Poultry: It’s Chicken time. Sektor pakan ternak telah berada di bawah pergerakan IHSG dan Mandiri Consumer Index sebesar 5-6% sejak awal tahun (YTD). Kami memprediksi margin akan berada di bawah pada kuartal ini dan akan membaik pada kuartal III/2014. 

Kami menilai bahwa beban bahan mentah mulai turun, impor ayam Jepang yang dimulai lagi, dan potensi apresiasi rupiah pada kuartal IV/2014 menjadi katalis sektor itu. 

Mandiri Sekuritas meningkatkan rekomendasi sektor poultry menjadi OVERWEIGHT dengan PT Charoen Pokphand Indonesia Tbk (CPIN, Rp4.250, BUY, TP Rp6.000) dan PT Japfa Comfeed Indonesia Tbk (JPFA, Rp1.350, BUY, TP Rp1.860) sebagai top picks.


***

Bigger scale is better and stronger. Dari semua emiten yang kami riset, CPIN membukukan kinerja semester I/2014 yang paling kuat dengan penurunan laba setelah pajak (NPAT) sebesar 18% YoY. Posisi itu diikuti oleh JPFA yang turun 34% dan PT Malindo Feedmill Tbk (MAIN, Rp3.450, BUY, TP Rp4.500) yang turun 50% YoY. 
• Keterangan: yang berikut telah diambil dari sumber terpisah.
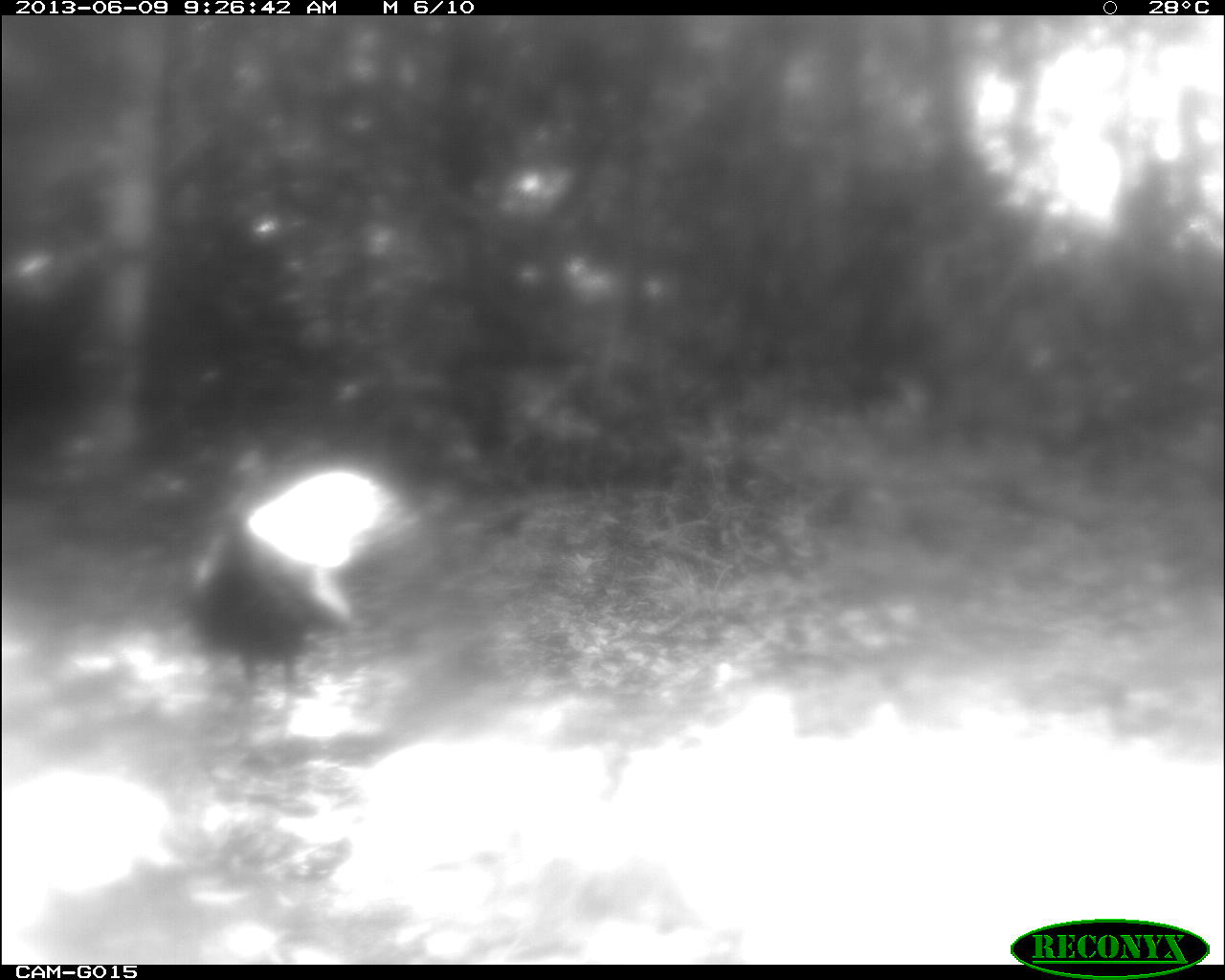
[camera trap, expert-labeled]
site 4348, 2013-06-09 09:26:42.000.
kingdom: Animalia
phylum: Chordata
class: Aves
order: Galliformes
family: Phasianidae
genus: Meleagris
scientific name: Meleagris ocellata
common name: ocellated turkey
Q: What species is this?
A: Meleagris ocellata (ocellated turkey).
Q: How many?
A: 1.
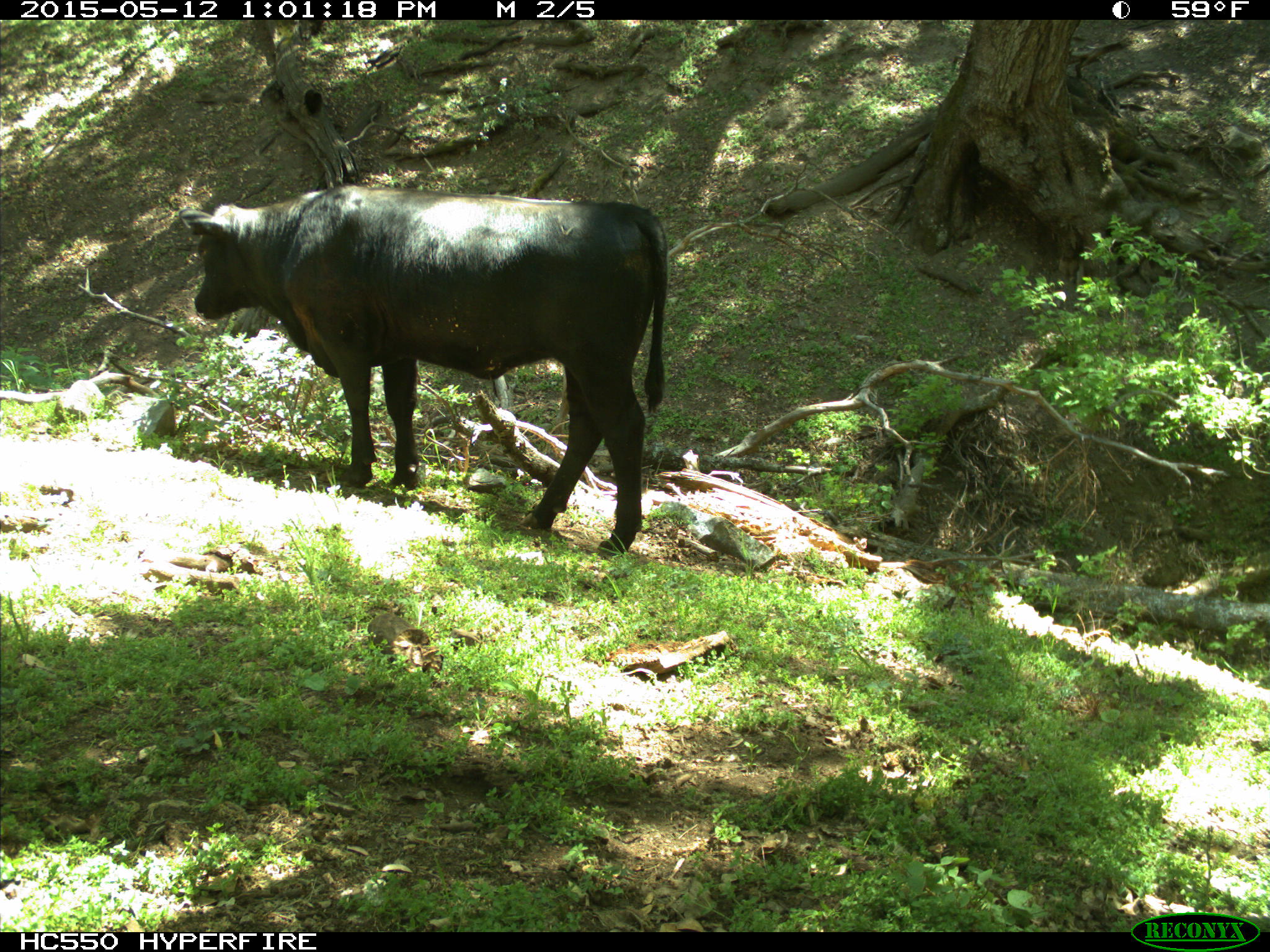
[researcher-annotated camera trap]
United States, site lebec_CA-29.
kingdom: Animalia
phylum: Chordata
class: Mammalia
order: Artiodactyla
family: Bovidae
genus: Bos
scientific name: Bos taurus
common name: domestic cow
CPIN masih menjadi pelaku industri poultry yang terkuat dengan pertumbuhan penjualan pakan 28% dan 20% pada kuartal II/2014, diikuti oleh margin EBIT JPFA yang dua digit dan segmen ayam umur sehari (DOC) masing-masing sebesar 12%–14% pada kuartal II/2014 vs MAIN yang profitablitasnya tertekan hingga tinggal satu digit dan pertumbuhan penjualan hanya sebesar 14%. 

Chicken prices recover. Berdasarkan penelusuran dan informasi yang kami dapat, harga ayam broiler dan telur mulai membaik dan petani mulai membukukan laba positif. Harga DOC dan broiler (dalam kondisi hidup) sekitar Rp4.500 per ekor dan Rp20.000 per kg, yang membaik dalam jumlah besar dari posisi terbawah Rp2.000 per ekor dan Rp13.000–14.000/kg pada kuartal I/2014 dan kuartal II/2014. 

Sumber kami di industri menyebutkan bahwa kebijakan intervensi pemerintah terkait dengan harga ayam tidaklah efektif karena tidak ada prosedur penetapan sanksi yang jelas. Karena itu, akibat respon pasar yang cepat dan dinamis, ekuilibrium baru lebih diciptakan oleh supply & demand dan mirip dengan siklus 2-3 tahunan, yang menurut kami telah membuat kuartal III/2013 menjadi titik terbawah. 

Japanese chicken import resumption will sustain future demand growth. Baru-baru ini, Kementerian Perdagangan telah mengumumkan bahwa Jepang kemungkinan akan kembali mengimpor produk ayam olahan dari Indonesia dengan kisaran nilai US$200 juta (10% dari pangsa pasar makanan olahan Jepang atau hanya 2-3% dari total ukuran pasar Indonesia).  

Yet it could sustain future growth if the demand grows bigger. Kenaikan pajak konsumsi di Jepang yang terjadi sebesar 5% menjadi 8% dan berlaku pada 1 April 2014 terlihat mulai menurunkan pertumbuhan konsumsi rumah tangga karena membuat harga daging sapi dan babi yang relatif naik, sehingga terjadi pergeseran dengan daging yang lebih tercapai, yaitu ayam broiler. 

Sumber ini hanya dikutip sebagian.